**Maintainer:**admin

Sample exam 3, available through WebCT. Professor Klemes is not one of the examiners.

*1*Question 1¶

*1.1*Solution¶

**(c)**

The implicit functions $F$ and $G$ are as follows:

$$F(x, y, u, v) = x^2u + y^2v^2 + uv - 3 = 0 \quad G(x, y, u, v) = u^2y - xyuv + v^2 - 3$$

The point is $(x, y, u, v) = (1, -1, 1, 1)$. We then find the Jacobian, $J$ (recall that the "new variables", i.e. the ones that are defined in terms of others, go on the bottom):

$$J = \frac{\partial (F, G)}{\partial (x, u)} = \det \begin{pmatrix} F_x & F_u \\ G_x & G_u \end{pmatrix} = \det \begin{pmatrix} 2xu & x^2 + v \\ -yuv & 2uy - xyv \end{pmatrix} = \det \begin{pmatrix} 2 & 2 \\ 1 & -1 \end{pmatrix} = -4$$

The partial derivative we're required to calculate is thus given by:

$$\frac{\partial x}{\partial y} = -\frac{1}{J} \frac{\partial (F, G)}{\partial (y, u)} = \frac{1}{4} \det\begin{pmatrix} F_y & F_u \\ G_y & G_u \end{pmatrix} = \frac{1}{4} \det \begin{pmatrix} 2yv^2 & x^2+v \\ u^2-xuv & 2uy - xyv \end{pmatrix} = \frac{1}{4} \det \begin{pmatrix} -2 & 2 \\ 0 & -1 \end{pmatrix} = \frac{1}{4} \cdot 2 = \frac{1}{2}$$

*1.2*Accuracy and discussion¶

(a) and (b) don't appear to be stuff we're expected to do. (c) should be right but no guarantees.

*2*Question 2¶

Skipped because we didn't cover Lagrange multipliers I think?

*3*Question 3¶

Skipped because it was stated explicitly on WebCT that the reading topic of question 3 of written assignment 4, part (a) of which is identical to this question, would not be on the exam.

*4*Question 4¶

Lol what is a past history triangle

*5*Question 5¶

**(a)**

This is straightforward - we can find a potential function by integrating each of the components with respect to $x$, $y$, and $z$, respectively:

$$\int (2xyz) \,dx = x^2yz$$

$$\int (z+x^2z)\,dy = zy + x^2yz$$

$$\int (y+z+x^2y)\,dz = yz + \frac{z^2}{2} + x^2yz$$

A potential function $f(x, y, z)$ is thus given by the union of the above functions:

$$f(x, y, z) = x^2yz + yz + \frac{z^2}{2}$$

I'm not sure how we could show that $\vec F$ is conservative in the process of finding this potential function.
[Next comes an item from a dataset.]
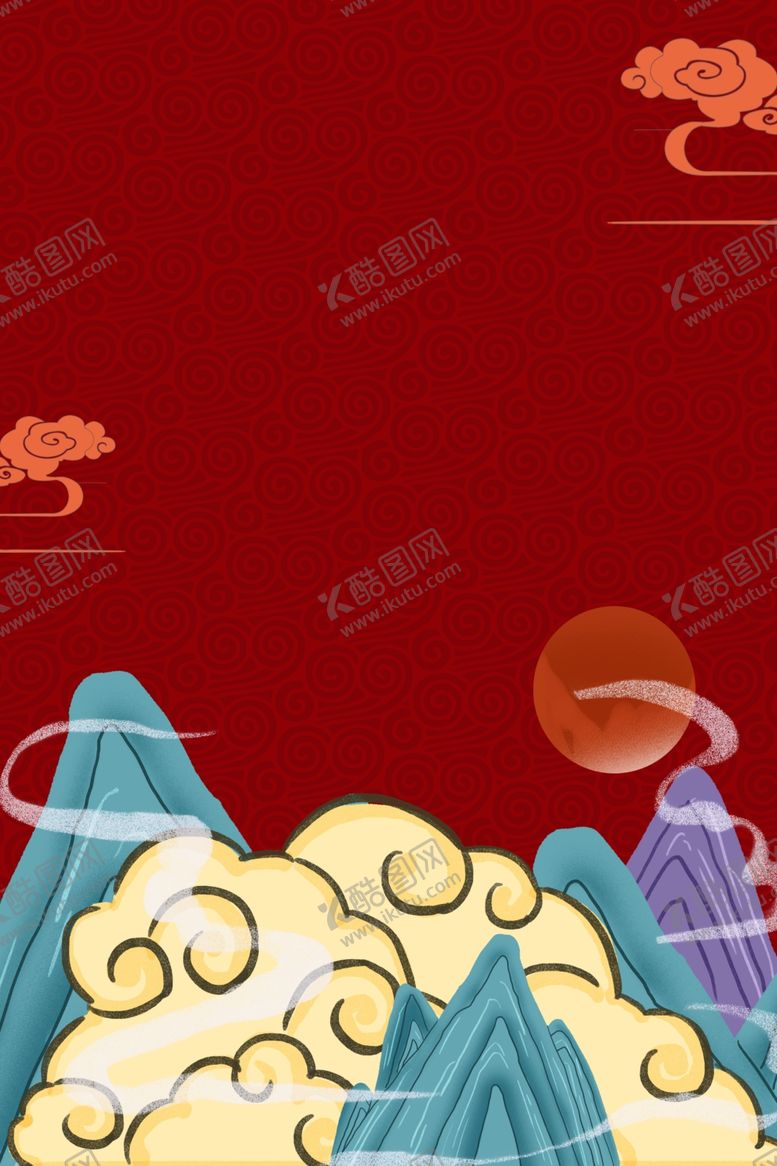 编号：53303107130643443502【酷图网】源文件下载-中式祥云背景中国风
We could, however, do it by taking the curl and showing that to be equal to 0, but that doesn't seem like what is being asked.

**(b)**

Since the field is conservative, we can just evaluate the potential function at the start and end points and take the difference (end-start):

$$f(0, \pi/2, \pi/2) - f(0, 0, 0) = \frac{\pi^2}{4} + \frac{\pi^2}{8}$$

That's it.

*5.1*Accuracy and discussion¶

Can't check answers but the method feels right. Not sure how to show the vector field is conservative apart from taking its curl, though.

*6*Question 6¶

*6.1*Solution¶

**(a)**

So long. Later

**(b)**

Pretty sure I can't do this

*7*Question 7¶

*7.1*Solution¶

**(a)**

Gauss' theorem is simply the divergence theorem. Here it is:

$$\iint_S F\cdot \vec n dS = \iiint_E \text{div } \vec F\,dV$$

where $E$ is the region bounded by the closed surface $S$ and $\vec n$ is the outward-pointing unit normal.

**(b)**

The answer is 360. I'll type up the explanation later.